*PROVIDED DATA:*
__________
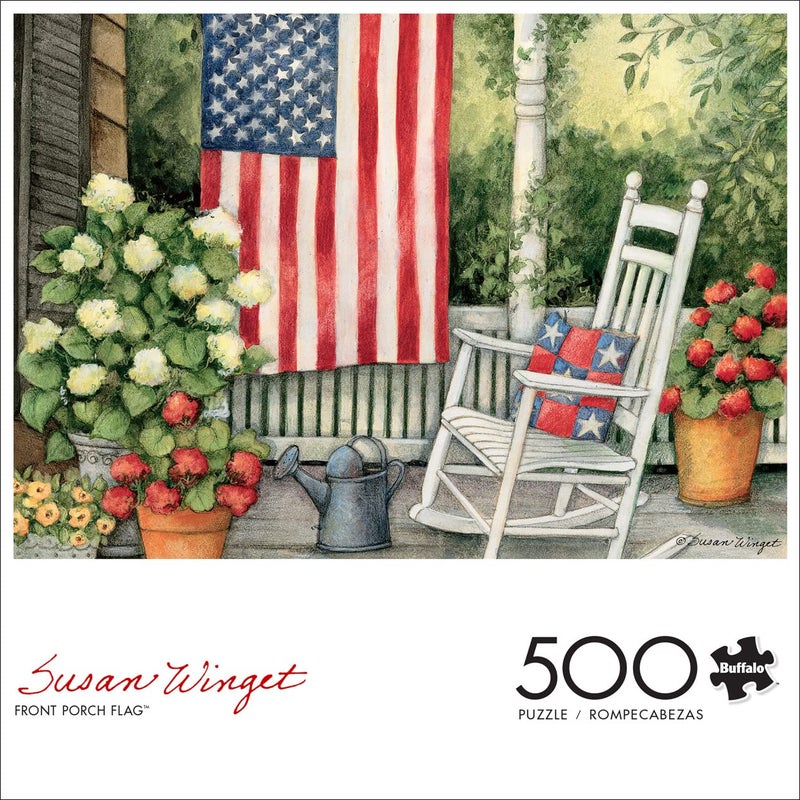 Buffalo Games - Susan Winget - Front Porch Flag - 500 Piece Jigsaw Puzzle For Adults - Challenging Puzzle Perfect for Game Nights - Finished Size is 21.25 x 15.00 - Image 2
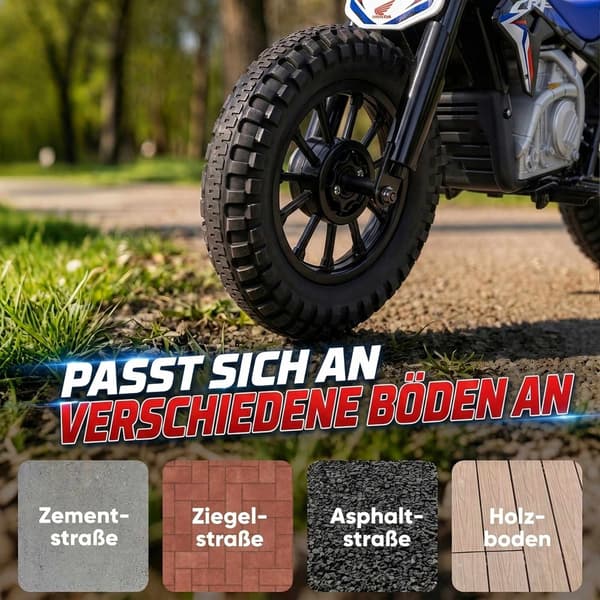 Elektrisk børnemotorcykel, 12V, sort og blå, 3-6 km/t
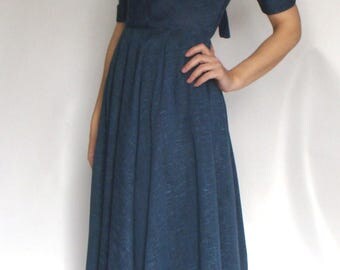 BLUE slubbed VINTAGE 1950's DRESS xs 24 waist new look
__________
*AIM OF THE TASK:*
Would you reproduce the lines above exactly, without carrying over the pictures?

*TASK SOLUTION:*
 Buffalo Games - Susan Winget - Front Porch Flag - 500 Piece Jigsaw Puzzle For Adults - Challenging Puzzle Perfect for Game Nights - Finished Size is 21.25 x 15.00 - Image 2
 Elektrisk børnemotorcykel, 12V, sort og blå, 3-6 km/t
 BLUE slubbed VINTAGE 1950's DRESS xs 24 waist new look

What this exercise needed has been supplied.